2. Ok, suppose you know to do that, and to be fair, I will next time. They then give these two commands to use to run sync.sh command and read the files.

   1. ln -sf /home/m.sander/personal/creds-for-2022.txt abc - This creates the sym link.
   2. sudo -u m.sander /usr/bin/sync.sh abc - This runs the script against the sym link. It still takes me a while to get the correct output. You can’t create the sym link in /home/m.sander (shown below) or /tmp (not shown). I also got a forbidden error, and a no changes output at different times. Unfortunately I don’t have screenshots of that because I reverted the box multiple times. Regardless, I do eventually get the correct output which gives me new creds to try.

I’m able to su m.sander using EzPwz2022_12345678#!. Right when I log in, I see To run a command as administrator (user "root"), use "sudo <command>", so I run sudo su, and get a root shell.

Ultimately this was a really frustrating box.
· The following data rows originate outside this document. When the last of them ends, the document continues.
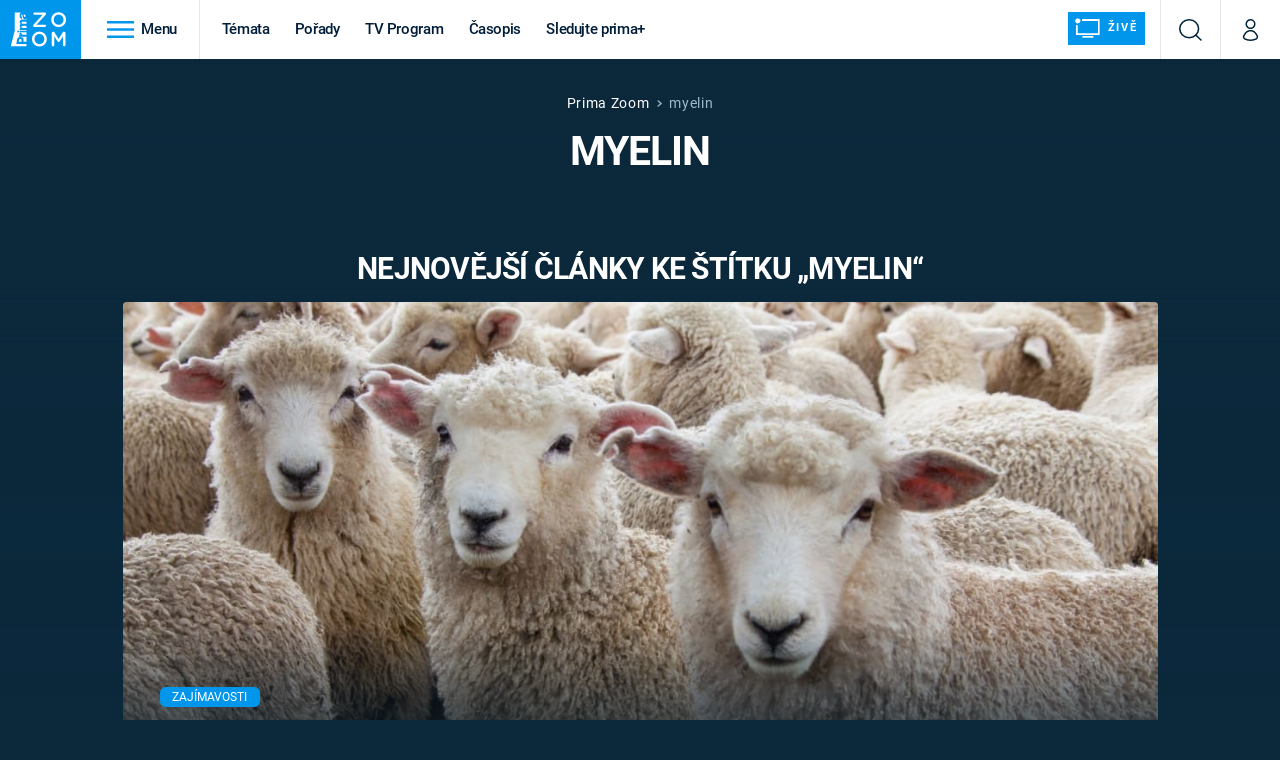

--- FILE ---
content_type: image/svg+xml
request_url: https://assets.zoom.iprima.cz/images/breadcrumbs-divider.240d5bb4.svg
body_size: 126
content:
<svg xmlns="http://www.w3.org/2000/svg" width="4.631" height="7.763" viewBox="0 0 4.631 7.763">
  <path id="Path_249" data-name="Path 249" d="M-3452.926-6894.5l2.82,2.821-2.82,2.82" transform="translate(3453.987 6895.562)" fill="none" stroke="#93abb8" stroke-linecap="round" stroke-linejoin="round" stroke-width="1.5"/>
</svg>
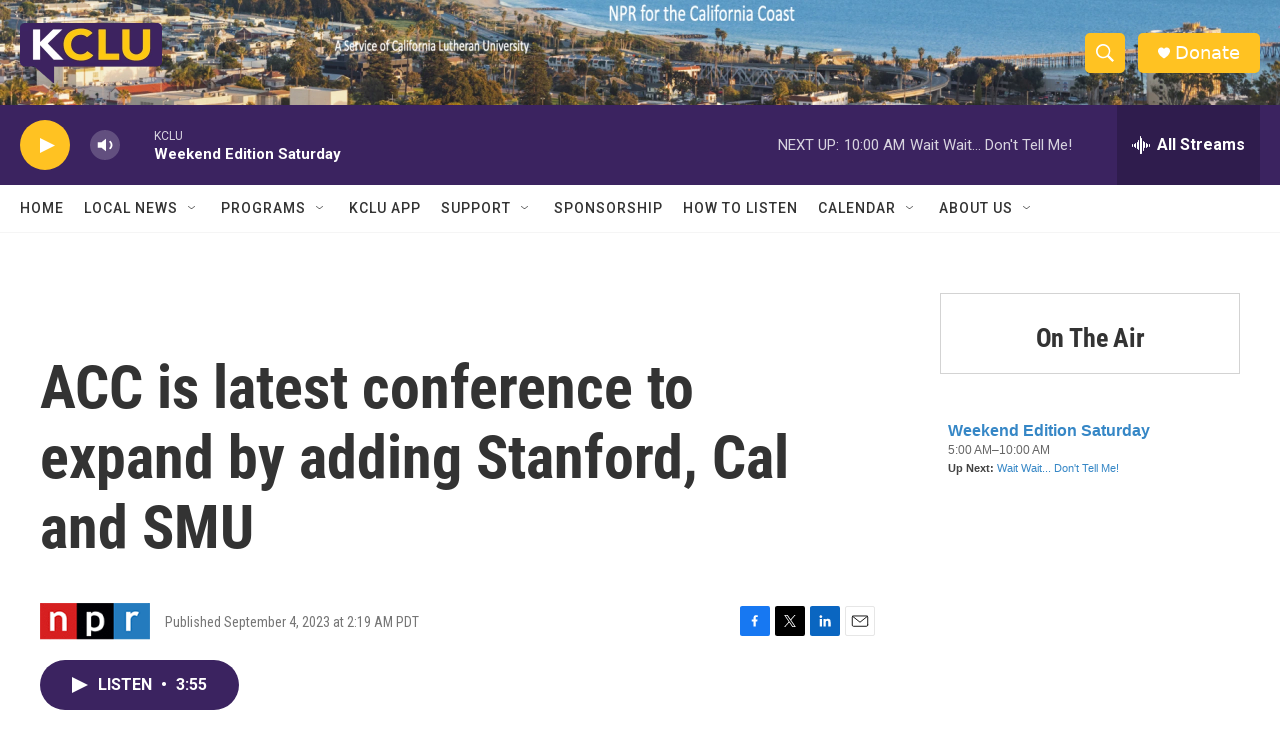

--- FILE ---
content_type: text/html; charset=utf-8
request_url: https://www.google.com/recaptcha/api2/aframe
body_size: 268
content:
<!DOCTYPE HTML><html><head><meta http-equiv="content-type" content="text/html; charset=UTF-8"></head><body><script nonce="jbbE8ZFdD1dIhZZPkWowgQ">/** Anti-fraud and anti-abuse applications only. See google.com/recaptcha */ try{var clients={'sodar':'https://pagead2.googlesyndication.com/pagead/sodar?'};window.addEventListener("message",function(a){try{if(a.source===window.parent){var b=JSON.parse(a.data);var c=clients[b['id']];if(c){var d=document.createElement('img');d.src=c+b['params']+'&rc='+(localStorage.getItem("rc::a")?sessionStorage.getItem("rc::b"):"");window.document.body.appendChild(d);sessionStorage.setItem("rc::e",parseInt(sessionStorage.getItem("rc::e")||0)+1);localStorage.setItem("rc::h",'1768670124607');}}}catch(b){}});window.parent.postMessage("_grecaptcha_ready", "*");}catch(b){}</script></body></html>

--- FILE ---
content_type: text/javascript; charset=utf-8
request_url: https://api.composer.nprstations.org/v1/widget/558c1842e1c897dfd889bb16/now?bust=545023268&callback=jQuery17201279456773980494_1768670123196&format=jsonp&date=2026-01-17&times=true&_=1768670123579
body_size: 407
content:
/**/ typeof jQuery17201279456773980494_1768670123196 === 'function' && jQuery17201279456773980494_1768670123196("<!--NOW PLAYING WIDGET --><div class=\"whatson-block\"><div class=\"whatson-program\"><a href=\"https://www.npr.org/programs/weekend-edition-saturday/\" target=\"_blank\" class=\"whatson-programName\">Weekend Edition Saturday</a><span>5:00 AM&#8211;10:00 AM</span></div><p><b>Up Next: </b><a href=\"http://www.npr.org/programs/wait-wait-dont-tell-me/\" target=\"_blank\">Wait Wait... Don't Tell Me!</a></p></div>");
I missed the customers-survey.marketing.pg URL in the source code of the web page, and I didn’t understand that adding that with $IP to the /etc/hosts file would allow us to go to a different page than simply visiting $IP in the browser. This helped me to better understand name-based virtual hosting - the server running two websites over the same port and returning the correct site based on the Host header sent in the HTTP request. I didn’t get that. I also didn’t understand notice the mlocate group or know what it could do. I didn’t really understand the sync.sh script was looking only for files in the m.sander directory, though it makes sense now. I didn’t understand that I could create a sym link using a file I can’t read, but only in specific directories apparently? I still don’t really understand that part, and writeups and ChatGPT haven’t helped. So lessons learned:

1. Name-based virtual hosting means multiple sites can run over the same port on a web server
2. The mlocate group allows us to read the database of indexed files, located at: /var/lib/mlocate/mlocate.db.
3. Go over the source code of discovered websites more carefully.
4. You can create sym links of files you can’t read.

Rough box. I might put this writeup online just to show that learning is a process, but this was not my best work.